De fait, nous sommes ici dans le cadre d’une communication absolument originale, d’une nature différente de toutes celles qui sont connues en mode humain, d’une consécration qui ne relève pas de procédés familiers. En réalité, si l’être a modifié son rapport au monde, s’il s’est éloigné des fausses lumières de la trompeuse apparence, il est alors devenu un étranger pour lui-même et pour les autres, il n’est plus dépendant des méthodes temporelles, mais il est, au contraire, sous l’influence d’une opération entièrement divine capable de le changer dans toutes ses facultés.

 Lorsque cette lente régénération s’accomplit, lorsque sont profondément changées, insensiblement, peu à peu, mais profondément, les fibres anciennes qui ligotaient la créature malade et blessée, lorsque s’est levé, en elle, le premier rayon de soleil, lorsque, enfin, est apparue l’initiale aurore de l’éternel astre de la vérité : «  C’est alors que l’homme se trouve être, en esprit et en vérité, le prêtre du Seigneur ; c’est alors qu’il a reçu la vivifiante ordination, et qu’il peut transmettre cette ordination sur tous ceux qui se consacrent au service de Dieu, c’est-à-dire lier et délier, purifier, absoudre, plonger l’ennemi dans les ténèbres et faire revivre la lumière dans les âmes ; car le mot ordination vient du mot ordinaire ordonner, qui veut dire remettre chaque chose à son rang et à sa place ; et telle est la propriété du Verbe éternel qui produit continuellement tout selon le poids, le nombre et la mesure. » ( Le Nouvel Homme)"

J-M Vivenza ( L'Eglise et le Sacerdoce selon L-C de Saint-Martin)

AbrahamMelchizedekTissot.jpg

 

 

04/12/2014

Soulever le voile d’Elias Artista

« Chez Louis-Claude de Saint-Martin, nous parlerons de l'homme ( ou la femme) du torrent, qui devient un homme de désir, pour engendrer le nouvel homme et, finalement, par une redéification, manifester sa nature originelle et finale d'homme-esprit et en assumer le ministère ultime. C'est le même quadrant qui est représenté dans la Tradition arthurienne par les trois Chevaleries du Graal. L'homme ( ou la femme) vulgaire qui, à force de préparation et de mérite, devient Chevalier, est introduit dans une Chevalerie terrestre, puis dans une Chevalerie spirituelle, enfin dans une Chevalerie céleste.

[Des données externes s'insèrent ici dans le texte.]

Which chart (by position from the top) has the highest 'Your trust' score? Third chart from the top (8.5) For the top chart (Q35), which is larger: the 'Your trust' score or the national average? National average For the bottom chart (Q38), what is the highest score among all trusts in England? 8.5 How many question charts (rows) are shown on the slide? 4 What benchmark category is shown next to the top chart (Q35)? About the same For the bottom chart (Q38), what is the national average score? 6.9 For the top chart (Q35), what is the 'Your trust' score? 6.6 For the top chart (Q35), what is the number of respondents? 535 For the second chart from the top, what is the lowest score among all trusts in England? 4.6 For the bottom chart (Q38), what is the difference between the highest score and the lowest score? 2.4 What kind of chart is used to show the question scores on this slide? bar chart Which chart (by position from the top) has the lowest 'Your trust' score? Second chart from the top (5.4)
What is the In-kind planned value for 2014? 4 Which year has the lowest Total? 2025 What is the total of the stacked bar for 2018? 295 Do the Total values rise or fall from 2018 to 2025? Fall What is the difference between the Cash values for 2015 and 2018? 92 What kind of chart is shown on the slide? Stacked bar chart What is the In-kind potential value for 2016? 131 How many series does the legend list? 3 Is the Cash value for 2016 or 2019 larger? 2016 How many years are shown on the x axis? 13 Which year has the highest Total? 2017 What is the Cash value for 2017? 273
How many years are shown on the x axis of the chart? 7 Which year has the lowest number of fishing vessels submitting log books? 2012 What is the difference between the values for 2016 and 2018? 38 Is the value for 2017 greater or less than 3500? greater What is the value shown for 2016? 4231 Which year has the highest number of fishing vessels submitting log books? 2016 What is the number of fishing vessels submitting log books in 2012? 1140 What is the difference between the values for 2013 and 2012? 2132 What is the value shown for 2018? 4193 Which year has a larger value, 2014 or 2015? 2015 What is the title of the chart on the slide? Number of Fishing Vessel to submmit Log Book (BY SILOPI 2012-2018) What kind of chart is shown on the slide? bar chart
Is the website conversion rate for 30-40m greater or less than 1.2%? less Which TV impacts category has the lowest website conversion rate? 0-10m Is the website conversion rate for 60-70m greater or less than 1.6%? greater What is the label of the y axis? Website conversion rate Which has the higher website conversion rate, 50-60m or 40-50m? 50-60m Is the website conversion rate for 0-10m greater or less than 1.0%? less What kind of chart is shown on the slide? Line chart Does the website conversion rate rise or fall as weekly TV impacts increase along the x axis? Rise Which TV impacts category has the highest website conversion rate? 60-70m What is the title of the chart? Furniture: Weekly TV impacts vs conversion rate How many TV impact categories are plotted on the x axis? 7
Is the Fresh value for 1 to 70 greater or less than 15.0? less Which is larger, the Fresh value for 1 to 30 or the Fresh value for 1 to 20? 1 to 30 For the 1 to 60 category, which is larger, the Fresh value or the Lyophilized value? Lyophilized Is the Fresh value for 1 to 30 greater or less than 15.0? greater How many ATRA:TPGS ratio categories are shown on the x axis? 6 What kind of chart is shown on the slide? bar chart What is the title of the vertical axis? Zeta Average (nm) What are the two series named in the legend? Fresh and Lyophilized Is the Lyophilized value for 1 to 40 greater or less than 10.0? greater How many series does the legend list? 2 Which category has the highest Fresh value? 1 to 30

(...) La Cité initiatique, lieu des nécessités restreintes, s’ouvre cependant sur le Jardin initiatique, non-lieu des possibilités infinies. Pour l’initié au Jardin, au cœur de l’Être, au cœur de la plénitude du Vide, ces deux mêmes mondes sont un et ne sont pas.

(…) C’est pourquoi la Rose-Croix, par ses plus anciennes manifestations, est une voie monacale, solitaire. La Rose-Croix est davantage paraclétique que christique. Elle en appelle au Troisième Règne, celui de l’Esprit Saint, ou Libre, le Cinquième Empire de la Tradition lusitanienne. Elle établit l’Eternité, la mort de la mort, plutôt que l’immortalité, toujours relative car inscrite dans un cycle. Si Hély, ou Elie, qui engendra l’Elias Artista, l’ange tutélaire des Rose-Croix, est connu dans la tradition orale par son manteau, c’est que l’initié, dissimulé dans les plis du manteau, dans l’immédiateté, dans l’immobilité, dans la verticalité de l’axe de l’Être, est le méditant parfait, le Soi, immuable déployé à l’ombre du « moi » changeant, le Jardin au cœur de la Cité, qui évoque le Jardin infini de la Nature.

La Confrérie des Jardiniers de la Rose désigne une axiocratie composée de tous ceux qui ont traversé l’Apparence des apparences… »

 Rémi Boyer ( « Soulever le voile d’Elias Artista, la Rose-Croix comme Voie d’Eveil, Une Tradition orale », extrait.)